Subway Restaurants will remove artificial flavors, colors and preservatives from its menu in North America, becoming the latest restaurant chain to embrace all-natural ingredients.
The change, which affects sandwiches, salads, soups and cookies, will be made gradually over the next 18 months, according to a statement from the closely held company. As part of the effort, Subway also will roll out a new roast beef recipe to its 27,000 U.S. locations.
Subway is facing fiercer competition from fast-casual chains such as Panera Bread Co. and Chipotle Mexican Grill Inc., which tout the purity of their menus. Last year, the sandwich chain’s domestic sales fell 3.3 percent, according to research firm Technomic Inc. Subway’s latest move follows the removal of high-fructose corn syrup from its sandwiches and salads and caramel color from its wheat bread last year.

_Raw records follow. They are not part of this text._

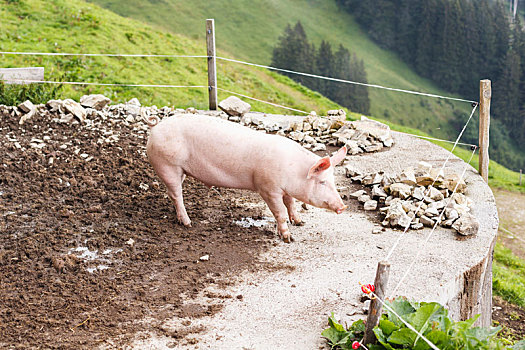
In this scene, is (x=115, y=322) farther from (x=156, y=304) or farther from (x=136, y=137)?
(x=136, y=137)

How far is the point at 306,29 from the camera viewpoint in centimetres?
A: 6059

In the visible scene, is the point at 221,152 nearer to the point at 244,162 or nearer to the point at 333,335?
the point at 244,162

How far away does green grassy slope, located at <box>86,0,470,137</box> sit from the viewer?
149 feet

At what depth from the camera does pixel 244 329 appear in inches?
157

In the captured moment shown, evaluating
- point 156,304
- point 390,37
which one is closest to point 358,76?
point 390,37

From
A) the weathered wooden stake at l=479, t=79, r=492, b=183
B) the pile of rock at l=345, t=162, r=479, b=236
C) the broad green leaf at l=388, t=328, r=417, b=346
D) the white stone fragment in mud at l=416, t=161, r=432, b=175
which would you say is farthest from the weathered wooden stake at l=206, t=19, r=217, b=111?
the broad green leaf at l=388, t=328, r=417, b=346

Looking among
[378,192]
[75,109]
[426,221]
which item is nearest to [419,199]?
[426,221]

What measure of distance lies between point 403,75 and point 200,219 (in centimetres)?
6181

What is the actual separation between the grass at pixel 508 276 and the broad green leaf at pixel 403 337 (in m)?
6.58

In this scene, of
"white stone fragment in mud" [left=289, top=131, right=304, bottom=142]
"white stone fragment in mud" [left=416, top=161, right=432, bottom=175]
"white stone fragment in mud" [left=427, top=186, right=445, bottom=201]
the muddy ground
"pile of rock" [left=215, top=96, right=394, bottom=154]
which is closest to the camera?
the muddy ground

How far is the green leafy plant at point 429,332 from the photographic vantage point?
10.6ft

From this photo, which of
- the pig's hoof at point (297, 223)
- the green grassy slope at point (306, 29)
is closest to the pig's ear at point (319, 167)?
the pig's hoof at point (297, 223)

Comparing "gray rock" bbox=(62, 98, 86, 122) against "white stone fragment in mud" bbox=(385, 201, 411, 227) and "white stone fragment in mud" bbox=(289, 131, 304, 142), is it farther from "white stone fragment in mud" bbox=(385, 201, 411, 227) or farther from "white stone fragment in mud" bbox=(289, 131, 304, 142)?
"white stone fragment in mud" bbox=(385, 201, 411, 227)

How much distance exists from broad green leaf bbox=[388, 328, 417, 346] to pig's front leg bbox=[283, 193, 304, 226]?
249 centimetres
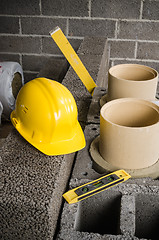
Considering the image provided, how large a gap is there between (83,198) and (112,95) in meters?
0.93

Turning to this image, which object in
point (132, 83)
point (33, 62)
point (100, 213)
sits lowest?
point (33, 62)

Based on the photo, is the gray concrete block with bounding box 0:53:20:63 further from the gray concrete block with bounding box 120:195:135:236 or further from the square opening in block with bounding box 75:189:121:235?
the gray concrete block with bounding box 120:195:135:236

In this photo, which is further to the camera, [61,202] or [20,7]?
[20,7]

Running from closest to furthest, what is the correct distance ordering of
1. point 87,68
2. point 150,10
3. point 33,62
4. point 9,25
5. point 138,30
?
point 87,68 → point 150,10 → point 138,30 → point 9,25 → point 33,62

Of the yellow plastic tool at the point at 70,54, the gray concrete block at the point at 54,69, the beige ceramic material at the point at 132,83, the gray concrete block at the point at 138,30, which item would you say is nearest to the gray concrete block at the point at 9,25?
the gray concrete block at the point at 54,69

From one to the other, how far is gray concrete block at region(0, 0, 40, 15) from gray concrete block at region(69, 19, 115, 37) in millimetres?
528

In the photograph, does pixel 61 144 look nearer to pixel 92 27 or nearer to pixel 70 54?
pixel 70 54

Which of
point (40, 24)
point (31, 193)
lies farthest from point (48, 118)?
point (40, 24)

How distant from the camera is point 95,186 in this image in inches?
60.0

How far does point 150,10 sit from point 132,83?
2286 millimetres

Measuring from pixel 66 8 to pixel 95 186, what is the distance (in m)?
3.18

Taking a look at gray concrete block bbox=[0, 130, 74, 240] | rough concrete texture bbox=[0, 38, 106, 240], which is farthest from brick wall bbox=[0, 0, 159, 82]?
gray concrete block bbox=[0, 130, 74, 240]

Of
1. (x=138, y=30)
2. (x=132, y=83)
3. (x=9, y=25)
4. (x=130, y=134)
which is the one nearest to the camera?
(x=130, y=134)

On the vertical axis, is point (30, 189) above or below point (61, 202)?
above
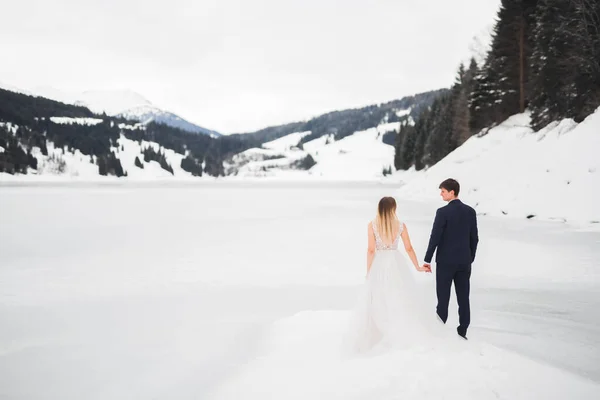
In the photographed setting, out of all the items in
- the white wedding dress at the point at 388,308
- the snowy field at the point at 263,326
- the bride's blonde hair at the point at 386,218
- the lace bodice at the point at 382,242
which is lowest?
the snowy field at the point at 263,326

“We are committed to choice and quality, but we also take wellness and environmental responsibility very seriously,” Elizabeth Stewart, director of corporate social responsibility for Subway, said in Thursday’s statement. “The new menu items we are introducing are perfect examples of how we plan to continuously improve to serve our customers.”
Taco Bell said last month that it’s getting rid of artificial colors and flavors, high-fructose corn syrup and trans fats from 95 percent of its menu by the end of 2015. In May, Panera also said it had purged artificial additives from 85 percent of its menu.
Subway, based in Milford, Connecticut, is owned by Doctor’s Associates Inc.